The grasshopper will fill her belly wel  nice picure.


----------



## Prayingmantisqueen (Oct 23, 2018)

Yeah I should name one of my males that someday! 

She is finally full and now she is 'resting' .


----------



## Prayingmantisqueen (Oct 25, 2018)

I don't have a picture but today Sparkle was trying to catch the isopods in Bud' s cage! That's funny!


----------



## MantisGirl13 (Oct 25, 2018)

Lol That is funny.

- MantisGirl13


----------



## Prayingmantisqueen (Nov 10, 2018)

Sparkle is fading... she will be gone soon. I am sad because I was really proud of her and loved her...

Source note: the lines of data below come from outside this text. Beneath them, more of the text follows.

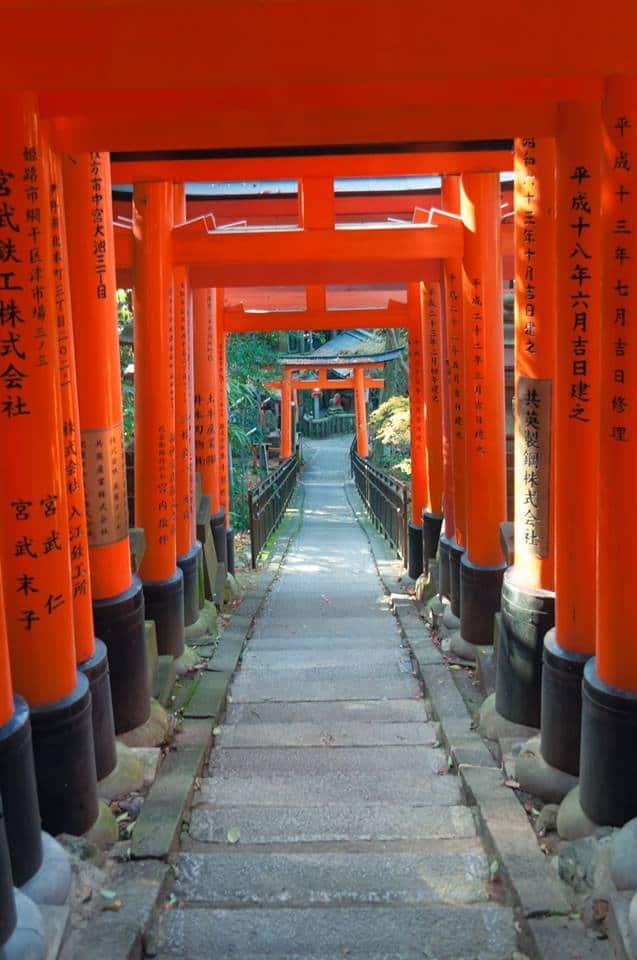 SÉRIE JAPÃO PELOS OLHOS ORIENTAIS - Templo Fushimi Inari-taisha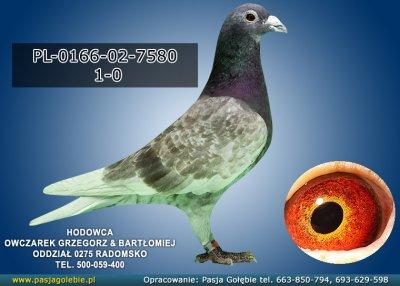 PL-0166-02-7580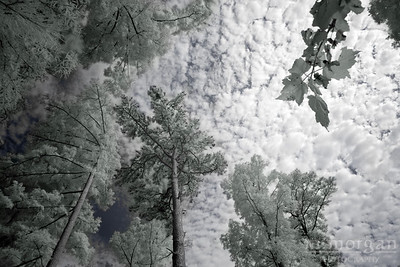 Sky View from Cypress Gardens Moncks Corner, South Carolina S185-4026c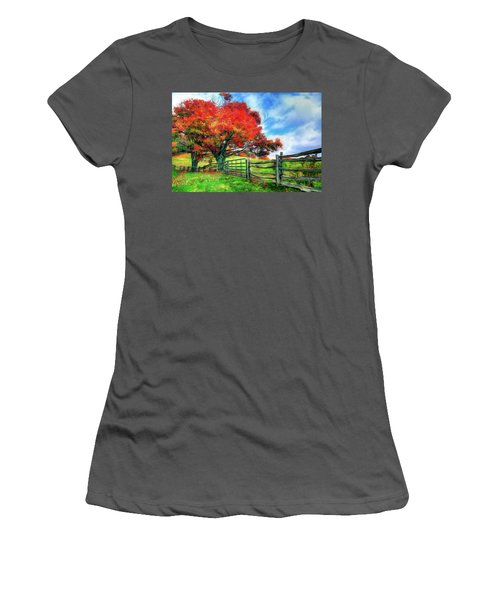 The Beauty Of A Blue Ridge Autumnl Ap Women's T-Shirt (Athletic Fit)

Carolinia already passed yesterday and Sparkle is following... 4 ooths.. beautiful girl... but! She's not gone yet! Still knowing the inevitable is coming makes me sad... she has pretty much lost the use of legs.. raptor still strong.. drank some water.. won't eat tho but fat.


----------



## MantisGirl13 (Nov 10, 2018)

Oh no! I am sorry, I know you will miss her.

- MantisGirl13


----------



## hysteresis (Nov 10, 2018)

@Prayingmantisqueen

Lola our female european is fading just like yours. Can barely get around.

Is this how they all go? Lose their 'legs' and flop over. Struggle to right themselves. Get fussy at feedings?

Stanky legs? 

Sad days. Hoping to get a few M. caffra nymphs sent to me (arriving alive) next week, or it'll be a while before I get to feed another mantis.


----------



## Mantis Lady (Nov 11, 2018)

Sad to hear Carolinia is gone and Sparkles is dying  I really wish mantids live longer than a year...


----------



## MantisGirl13 (Nov 11, 2018)

@hysteresis I am sorry about Lola too   

Are you going to get another mantis?

- MantisGirl13


----------



## Prayingmantisqueen (Nov 11, 2018)

Thanks everybody.

@hysteresis Sad to hear Lola's not doing well!

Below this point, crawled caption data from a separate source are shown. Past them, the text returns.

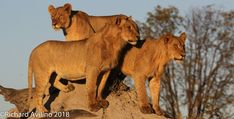 Kings of all they survey: sub-adult lion cubs in the Linyanti, seen on a Private Journey with guide Richard Avalino Lion Cub, Predator, Big Cats, Safari, Journey, Explore, Cubs, Puppies, Bear Cubs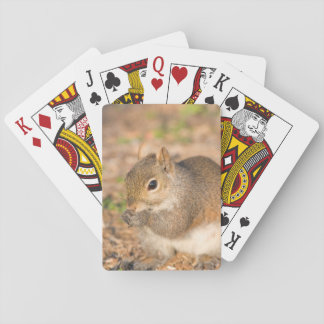 Gray Squirrel eating seeds Playing Cards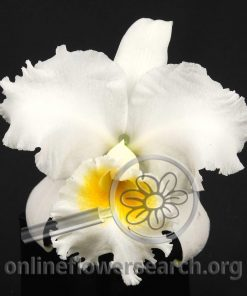 Cattleya White per bloom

I prolly should freeze her.. her abdomen turned blackish brown overnight...


----------



## Prayingmantisqueen (Nov 11, 2018)

Pic was of Sparkle dying.

Deleted.


----------



## Prayingmantisqueen (Nov 11, 2018)

Same. Sparkle dying.

Pic deleted


----------



## Prayingmantisqueen (Nov 11, 2018)

My dad is holding her in pics... He finished her off.


----------



## Mantis Lady (Nov 11, 2018)

sorry for your loss.


----------



## hysteresis (Nov 11, 2018)

Aww @Prayingmantisqueen 

Sad times.

@MantisGirl13 if all goes well on the other end, we should have between 2 and 4 Miomantis caffra later this week. They're getting heat packs so they can send. It's not super cold here yet but cold enough to warrant a heat pack. Shipping Priority Overnight. $$$ 

Around L4s, so that will be a super new experience for us - young fresh mantids for us to watch, gobbling up their prey. 

Hopefully our european ooth is full of little ones, although the ooth is in diapause at the moment. 

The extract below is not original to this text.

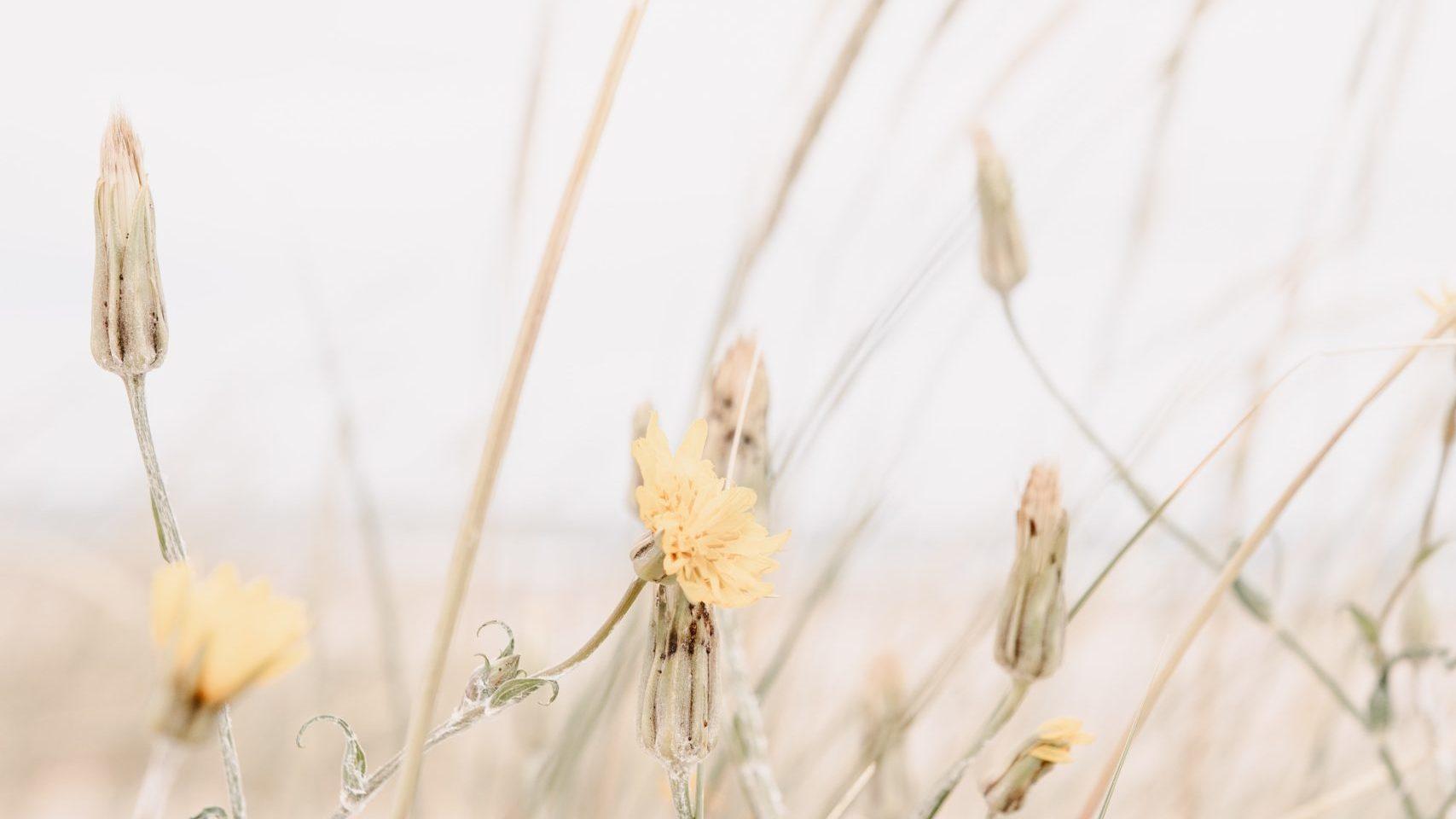 Dry looking dandelions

We're not going away anytime soon.


----------



## Graceface (Nov 11, 2018)

So sorry for your loss! She was a beautiful mantis ❤


----------



## Prayingmantisqueen (Nov 11, 2018)

I know the way I put it sounds horrible but I think he really is a humane person and he has to put lots of my pets down... 

Thanks everybody. I did a big tidy up on all mantid supplies and such so a fresh start!


----------



## MantisGirl13 (Nov 11, 2018)

Yeah, it is sad, but we have to put our pets down sometimes.

- MantisGirl13


----------



## Prayingmantisqueen (Nov 11, 2018)

This isnt the first he has had to put down for me (miss animal lover).. A sick chicken.. Mantis.. Dogs... More I a sure. And of course accidental ones.. Uhh.. My kitten... 

But yeah, it happens. Its the way life goes. And in heaven there will never be anymore death and thats what there is to look forward to.


----------



## hysteresis (Nov 11, 2018)

Prayingmantisqueen said:


> And﻿ in heaven there will never be anymore death and thats what there is to look forward to.


@Prayingmantisqueen

That's one heck of a promise.


----------



## Cole 78 (Nov 11, 2018)

@Prayingmantisqueen I am sincerely sorry about your loss...   

"And﻿ in heaven there will never be anymore death and thats what there is to look forward to. " Sometimes I just sit and wonder if and what is after this life. The most probable thing would be darkness and eternal sleep. But with all my heart I hope that isn't true. Our human minds can't comprehend the idea of eternal ending... It's just wishful thinking I guess. I am intrigued to find out whether or not their is life after death. My heart believes, while my brain just doesn't. One day we all will find out... 

On a more pleasant side note, you should use imgur rather than photobucket as a picture host. It ups the quality of pictures. Well, actually it's that photobucket lowers it. Only the most experienced photographers will notice the difference. It's subtle but can make all the difference.


----------



## Mantis Lady (Nov 12, 2018)

Prayingmantisqueen said:


> And in heaven there will never be anymore death and thats what there is to look forward to.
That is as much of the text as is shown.